Секретарь райкома, приземистый человек с большими, как лопаты, трудовыми руками, поднимается с места.
– Сядь, – говорит ему Лойза и оборачивается к Скале: – От Тонды у меня нет секретов. В лагере мы с ним сидели вместе, удрали оттуда и пробрались к партизанам тоже вместе. Вместе воюем и сейчас.
Скала глядит в большие серые глаза Тонды, смущенные, как у школьника, получившего похвалу. Лицо этого человека вдруг так заинтересовало Скалу, что он на минуту забыл о цели своего прихода. Крайтл очень некрасив – лицо изрыто морщинами, все в крупных оспинах, большая плешь, прозрачные оттопыренные уши. Но в живых серых глазах столько добродушия, что все остальное становится незаметным. «У вас красивые глаза, Иржи Иосифович», – вспоминается Иржи Наташин голос. Он с удовольствием пожимает ручищу Крайтла.
– Есть хочешь? – спрашивает Лойза, стараясь не показать, как он рад, что Скале понравился его товарищ.

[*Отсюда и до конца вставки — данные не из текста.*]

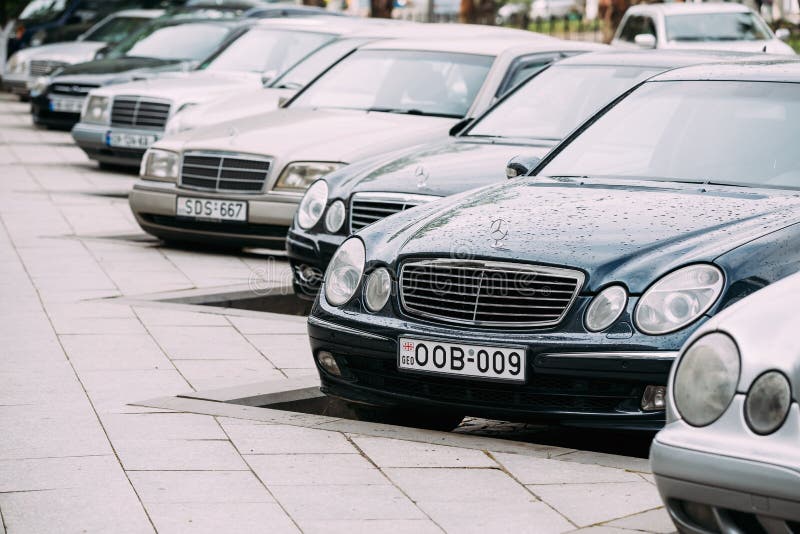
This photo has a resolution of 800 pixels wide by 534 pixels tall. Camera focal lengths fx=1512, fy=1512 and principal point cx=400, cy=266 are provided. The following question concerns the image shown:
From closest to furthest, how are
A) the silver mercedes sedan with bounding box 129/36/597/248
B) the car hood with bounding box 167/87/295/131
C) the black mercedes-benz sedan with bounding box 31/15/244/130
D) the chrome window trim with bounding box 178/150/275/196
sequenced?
the silver mercedes sedan with bounding box 129/36/597/248, the chrome window trim with bounding box 178/150/275/196, the car hood with bounding box 167/87/295/131, the black mercedes-benz sedan with bounding box 31/15/244/130

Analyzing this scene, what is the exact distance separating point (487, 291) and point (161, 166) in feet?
19.3

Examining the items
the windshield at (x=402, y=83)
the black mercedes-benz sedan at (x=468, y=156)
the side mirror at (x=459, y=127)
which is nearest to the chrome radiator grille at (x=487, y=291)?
the black mercedes-benz sedan at (x=468, y=156)

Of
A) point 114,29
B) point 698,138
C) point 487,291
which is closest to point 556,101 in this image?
point 698,138

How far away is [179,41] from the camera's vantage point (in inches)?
719

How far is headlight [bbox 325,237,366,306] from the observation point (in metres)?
6.01

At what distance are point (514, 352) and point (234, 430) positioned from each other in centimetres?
116

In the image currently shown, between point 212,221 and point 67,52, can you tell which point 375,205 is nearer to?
point 212,221

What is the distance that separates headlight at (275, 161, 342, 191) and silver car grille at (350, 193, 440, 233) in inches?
63.5

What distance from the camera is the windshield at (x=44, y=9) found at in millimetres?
28734

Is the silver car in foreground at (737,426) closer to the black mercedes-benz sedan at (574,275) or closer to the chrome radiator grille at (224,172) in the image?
the black mercedes-benz sedan at (574,275)

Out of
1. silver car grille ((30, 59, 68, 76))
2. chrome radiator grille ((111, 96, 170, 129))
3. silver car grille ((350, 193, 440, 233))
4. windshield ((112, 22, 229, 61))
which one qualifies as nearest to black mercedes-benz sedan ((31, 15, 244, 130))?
windshield ((112, 22, 229, 61))

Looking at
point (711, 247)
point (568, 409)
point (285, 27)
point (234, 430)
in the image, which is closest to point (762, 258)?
point (711, 247)

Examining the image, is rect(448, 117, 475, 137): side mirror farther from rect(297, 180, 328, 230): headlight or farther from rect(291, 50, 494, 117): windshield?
rect(291, 50, 494, 117): windshield

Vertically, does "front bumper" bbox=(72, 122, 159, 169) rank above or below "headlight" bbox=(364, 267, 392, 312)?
below
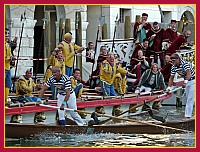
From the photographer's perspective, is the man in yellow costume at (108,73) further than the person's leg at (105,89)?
No

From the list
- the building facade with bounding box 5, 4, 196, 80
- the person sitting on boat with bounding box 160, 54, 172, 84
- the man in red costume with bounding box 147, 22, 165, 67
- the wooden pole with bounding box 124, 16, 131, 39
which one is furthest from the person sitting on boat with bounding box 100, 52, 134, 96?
the wooden pole with bounding box 124, 16, 131, 39

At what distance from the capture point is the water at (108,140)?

– Нет, не хочу, – говорит Скала. – Давайте-ка сядем. Разговор будет долгий.
Лойза и Крайтл садятся, Скала остается стоять у окна, прижавшись лбом к холодному стеклу. То ли ему хочется остудить голову, то ли избежать пристальных взглядов.
Издалека начинает Скала свою исповедь – от первого пробуждения в советском госпитале. Опять рассказывает он о Ваське, о Наташе, о майоре Буряке. В его голосе столько любви и муки – минутами Лойза и Тонда слушают, затаив дыхание, но, видимо, он делал и много глупостей, потому что иногда им не удается скрыть нетерпение.

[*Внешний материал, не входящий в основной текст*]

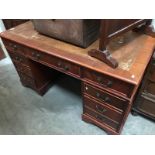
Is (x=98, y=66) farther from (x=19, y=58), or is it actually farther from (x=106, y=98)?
(x=19, y=58)

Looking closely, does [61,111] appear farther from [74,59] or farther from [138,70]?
[138,70]

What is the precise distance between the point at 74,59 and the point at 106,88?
0.92 ft

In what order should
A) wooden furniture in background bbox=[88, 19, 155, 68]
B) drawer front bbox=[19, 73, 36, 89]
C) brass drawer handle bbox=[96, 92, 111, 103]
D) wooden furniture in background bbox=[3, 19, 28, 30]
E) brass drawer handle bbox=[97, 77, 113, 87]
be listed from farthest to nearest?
wooden furniture in background bbox=[3, 19, 28, 30] → drawer front bbox=[19, 73, 36, 89] → brass drawer handle bbox=[96, 92, 111, 103] → brass drawer handle bbox=[97, 77, 113, 87] → wooden furniture in background bbox=[88, 19, 155, 68]

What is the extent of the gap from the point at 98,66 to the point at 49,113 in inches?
34.9

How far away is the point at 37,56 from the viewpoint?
119 cm

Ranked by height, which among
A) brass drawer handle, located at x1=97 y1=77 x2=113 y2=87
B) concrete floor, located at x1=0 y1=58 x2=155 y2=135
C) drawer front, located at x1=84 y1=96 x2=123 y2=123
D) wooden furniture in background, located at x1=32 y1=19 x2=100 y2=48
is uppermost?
wooden furniture in background, located at x1=32 y1=19 x2=100 y2=48

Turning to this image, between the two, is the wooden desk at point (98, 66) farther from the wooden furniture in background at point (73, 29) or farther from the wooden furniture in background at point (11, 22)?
the wooden furniture in background at point (11, 22)

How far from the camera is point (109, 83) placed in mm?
901

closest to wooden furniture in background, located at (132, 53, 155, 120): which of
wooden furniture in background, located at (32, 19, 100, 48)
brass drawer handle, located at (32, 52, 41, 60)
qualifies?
wooden furniture in background, located at (32, 19, 100, 48)

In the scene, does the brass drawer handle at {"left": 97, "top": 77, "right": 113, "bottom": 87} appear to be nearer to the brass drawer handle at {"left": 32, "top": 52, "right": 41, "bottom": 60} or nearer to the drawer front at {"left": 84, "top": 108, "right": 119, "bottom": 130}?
the drawer front at {"left": 84, "top": 108, "right": 119, "bottom": 130}

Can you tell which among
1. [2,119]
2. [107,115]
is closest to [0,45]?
[2,119]

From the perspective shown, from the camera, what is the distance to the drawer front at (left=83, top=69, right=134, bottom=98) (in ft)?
2.78

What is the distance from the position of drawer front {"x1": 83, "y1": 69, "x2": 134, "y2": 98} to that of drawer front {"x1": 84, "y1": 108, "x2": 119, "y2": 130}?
382 millimetres

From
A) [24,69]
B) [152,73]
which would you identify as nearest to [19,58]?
[24,69]
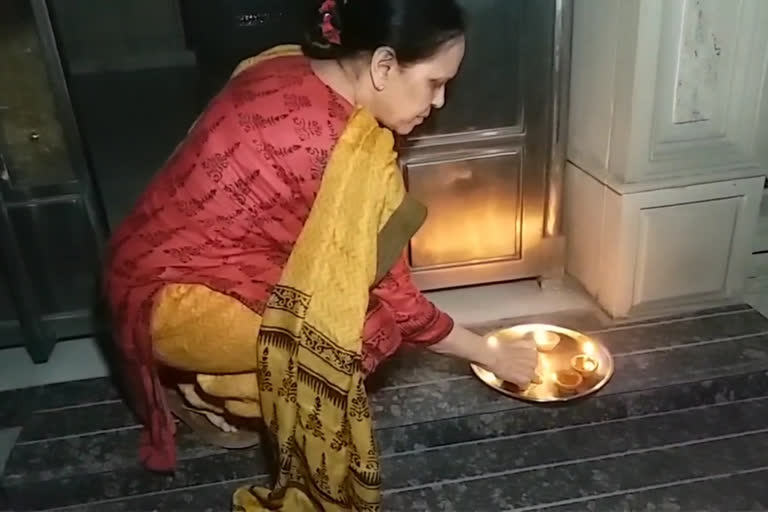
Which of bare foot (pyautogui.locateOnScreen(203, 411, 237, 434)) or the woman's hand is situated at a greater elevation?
the woman's hand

Наконец Скала слышит слова секретаря райкома, которые кажутся ему почти обидными:
– Теперь я не удивляюсь, что ты помог нам в районе на выборах. Жаль, не довелось мне ни разу послушать тебя, парень. Но я понимаю: тот, кто тебя слышал, тот пошел с нами. Спасибо!

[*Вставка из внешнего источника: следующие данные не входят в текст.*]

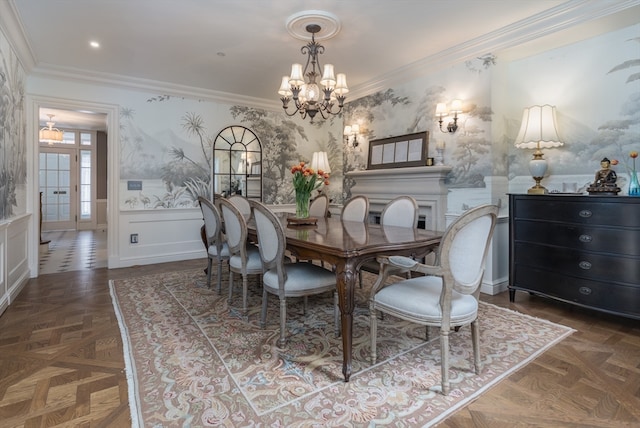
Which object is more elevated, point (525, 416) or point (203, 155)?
point (203, 155)

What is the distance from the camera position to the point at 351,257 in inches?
70.4

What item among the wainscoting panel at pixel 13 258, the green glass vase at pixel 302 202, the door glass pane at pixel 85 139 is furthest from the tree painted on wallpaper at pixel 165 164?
the door glass pane at pixel 85 139

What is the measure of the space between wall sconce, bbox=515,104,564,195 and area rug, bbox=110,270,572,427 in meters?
1.32

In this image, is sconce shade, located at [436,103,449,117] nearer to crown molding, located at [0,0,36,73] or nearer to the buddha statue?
the buddha statue

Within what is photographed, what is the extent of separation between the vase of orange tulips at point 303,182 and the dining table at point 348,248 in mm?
447

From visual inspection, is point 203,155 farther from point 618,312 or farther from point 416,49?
point 618,312

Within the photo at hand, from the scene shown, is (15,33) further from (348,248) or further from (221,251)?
(348,248)

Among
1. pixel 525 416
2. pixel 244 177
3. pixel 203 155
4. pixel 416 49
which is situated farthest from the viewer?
pixel 244 177

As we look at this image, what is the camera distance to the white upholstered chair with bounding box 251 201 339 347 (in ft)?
7.14

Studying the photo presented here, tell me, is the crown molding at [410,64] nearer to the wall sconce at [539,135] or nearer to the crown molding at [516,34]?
the crown molding at [516,34]

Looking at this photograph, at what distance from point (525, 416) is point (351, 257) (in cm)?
107

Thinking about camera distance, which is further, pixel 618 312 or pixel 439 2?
pixel 439 2

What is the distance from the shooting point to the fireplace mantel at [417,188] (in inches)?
153

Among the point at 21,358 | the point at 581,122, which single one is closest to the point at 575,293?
the point at 581,122
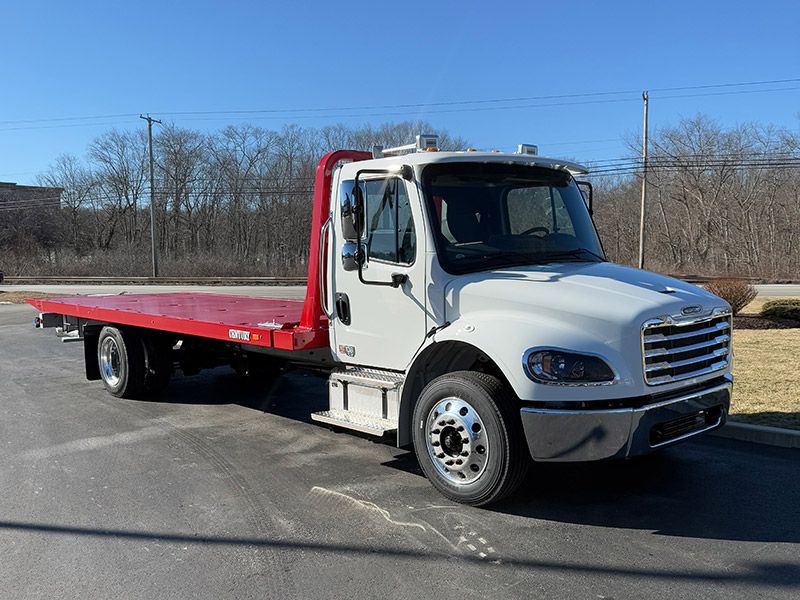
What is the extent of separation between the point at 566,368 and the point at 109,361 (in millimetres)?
6574

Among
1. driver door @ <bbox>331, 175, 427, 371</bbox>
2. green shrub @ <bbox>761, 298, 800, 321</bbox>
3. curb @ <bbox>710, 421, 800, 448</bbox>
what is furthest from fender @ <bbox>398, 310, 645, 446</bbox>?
green shrub @ <bbox>761, 298, 800, 321</bbox>

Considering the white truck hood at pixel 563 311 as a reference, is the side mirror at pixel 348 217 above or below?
above

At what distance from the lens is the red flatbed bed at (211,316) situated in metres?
5.95

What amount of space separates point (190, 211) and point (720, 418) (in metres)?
58.9

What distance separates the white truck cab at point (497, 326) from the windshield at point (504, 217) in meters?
0.01

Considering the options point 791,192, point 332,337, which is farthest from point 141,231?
point 332,337

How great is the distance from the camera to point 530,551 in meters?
3.92

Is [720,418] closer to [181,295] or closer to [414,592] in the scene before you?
[414,592]

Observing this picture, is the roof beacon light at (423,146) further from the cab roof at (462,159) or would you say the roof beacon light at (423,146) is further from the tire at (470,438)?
the tire at (470,438)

Тяжелая рука сжимает тонкую руку Скалы, взгляд добрых глаз гасит обиду. В самом деле, можно ли сердиться на Крайтла! И, не отпуская руки Скалы, он спешит добавить:
– На жену свою не обижайся. Вижу из твоего рассказа, что она не какая-нибудь вертихвостка, которой легко вскружить голову. Тут другая причина – та болезнь, которой все мы переболели: одни раньше, другие позже.
Скала недоуменно глядит на секретаря райкома. Как это понимать? Чем переболели? Кто мы?
Ослепительные зубы Крайтла белеют на рябом лице, глаза суживаются в лукавой усмешке.
– Ты, может, и не болел. А мы те, кто полюбил партию еще в молодости, переболели, верно, Лойза?
Теперь у Лойзы непонимающее лицо.
– Ну, чего ты на меня уставился? – усмехнулся секретарь. – Жили мы когда-то только ради куска хлеба: есть хлеб – радовались, нету хлеба – горевали. А в один прекрасный день мы узнали о партии. Кто на митинге, кто на демонстрации, кто в армии, а кто из книг. И сразу каждому стало казаться, что он что-то упустил и надо поскорей наверстать это, надо что-то совершить, доказать, как он предан делу партии.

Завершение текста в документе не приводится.